■ **Document section**
------------------------------------

Grizzly bears as a species will remain protected under the Endangered Species Act in all Lower 48 states, so once an area is delisted, bears would still be protected in locations outside that area.
Natural Resources Defense Council senior attorney Rebecca Riley said it’s too soon to allow any kind of hunting season for grizzly bears.
She said that can only happen by allowing the bears’ population density to expand and ultimately connect with other isolated bear populations near Glacier National Park in Montana. But unlike wolves, which travel vast distances, grizzlies don’t wander far — making connections with other bear groups a longer process.
Ben Nuvamsa, former head of the Hopi tribe, was angered by the decision. In a statement, he called the move to delist the grizzly a “regression to the Old West frontier mentality.”

------------------------------------

■ **Work request 1**
According to the grizzly bear passage, what position does Rebecca Riley hold?
■ **Work request 2**
Carry the grizzly bear passage forward from its final sentence.

■ **Raw data**
------------------------------------

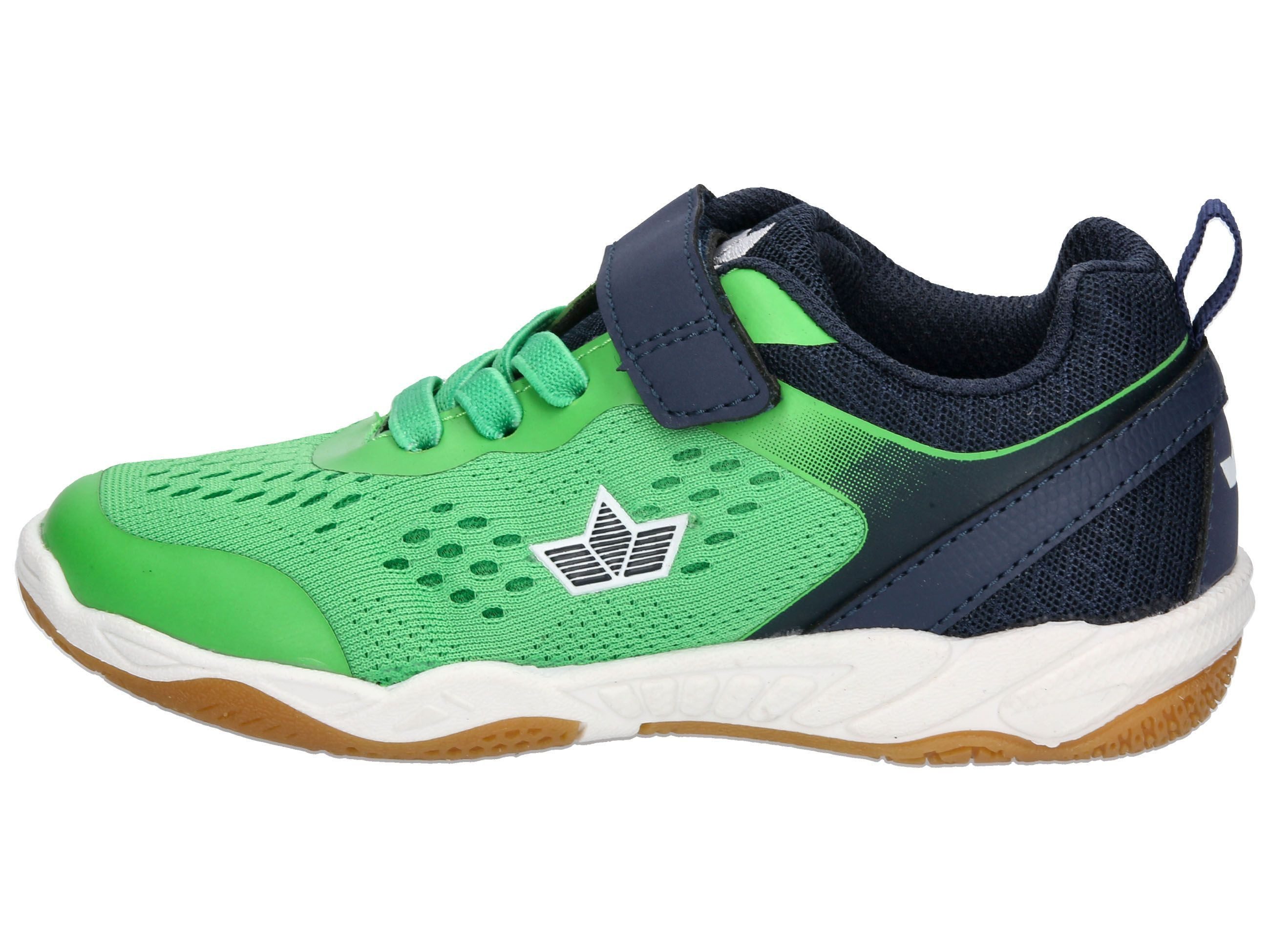Lico Sportschuh Key VS Trainingsschuh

------------------------------------

■ **Answer box 1**
She is a senior attorney at the Natural Resources Defense Council.

■ **Answer box 2**
“The grizzly bear, historically, is a religious icon to virtually all tribal nations,” he said. “The Fish and Wildlife Service promised us that it would conduct full and meaningful consultation with us, but it turns out, those were only empty promises.”
Grizzlies once numbered about 50,000 when Lewis and Clark explored the West in the early 1800s, but as cities and towns expanded and developed, the bear population declined steeply. Prior to being listed as an endangered species, the bears were subject to trophy hunts.
Several areas, including California, once had abundant grizzly populations. California, however, hasn’t seen a grizzly since the 1920s, despite it being the symbol on the state’s flag. There have been proposals to reintroduce the grizzly to parts of the Golden State, but none has been tried to date.
Proctor said state actions once the bears are delisted remain a key concern.
The Idaho Legislature passed a law, signed in March by Republican Gov. C.L. “Butch” Otter, that would allow owners of pets and livestock to kill a grizzly if they believed the bear was threatening their animals. The law would apply to people living within the Yellowstone ecosystem but outside the national park boundary — and only once delisting occurred.
Proctor said laws like that suggest states won’t take the grizzly bear’s long-term health into consideration.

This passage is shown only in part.